Common Frontiers Media Release

March 31, 2014

(Toronto) Prominent Honduran human rights activist Bertha Oliva, general coordinator of the Committee of Relatives of the Disappeared and Detained in Honduras (COFADEH), will be speaking in Toronto, Six Nations, Ottawa and Montreal the week of April 7 to 11, 2014.

COFADEH is a leading Honduran human rights organization. It seeks justice for current human rights abuses and for “disappearances” by state security forces in the 1980s, and trains local human rights activists. Bertha Oliva has become an emblematic presence in Central American human rights movement and is one of the leading voices of resistance to state repression.

Bertha will share first-hand accounts of deteriorating human rights in Honduras, militarization of the Central American country and its political crisis since the controversial November 2013 elections.
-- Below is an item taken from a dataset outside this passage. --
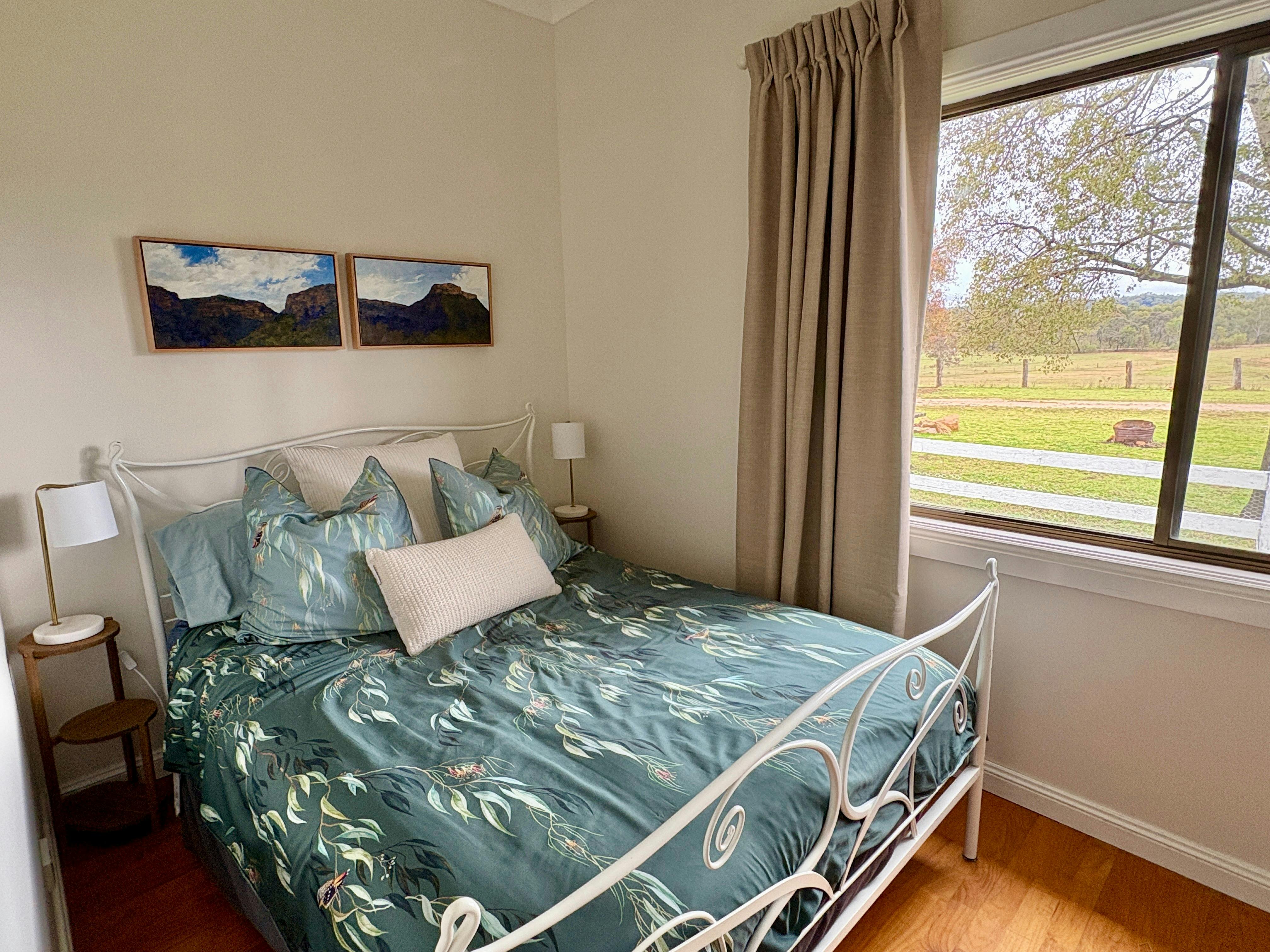 White steel bed with green bed covers in farm cottage in Capertee Valley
She will report on the aggressive privatization and extraction of natural resources, and how that contributes to social conflict.

Violence and corruption in Honduras have reached an all-time high: 32 journalists have been murdered since 2009. According to “Honduras: Journalism in the Shadow of Impunity,” a recent report by PEN Canada, PEN International, and the International Human Rights Program at the University of Toronto’s Faculty of Law, much of this violence is carried out by the state itself and its corrupt police force. Transparency International cites Honduras as the most corrupt country in Central America and one of the most corrupt in the world.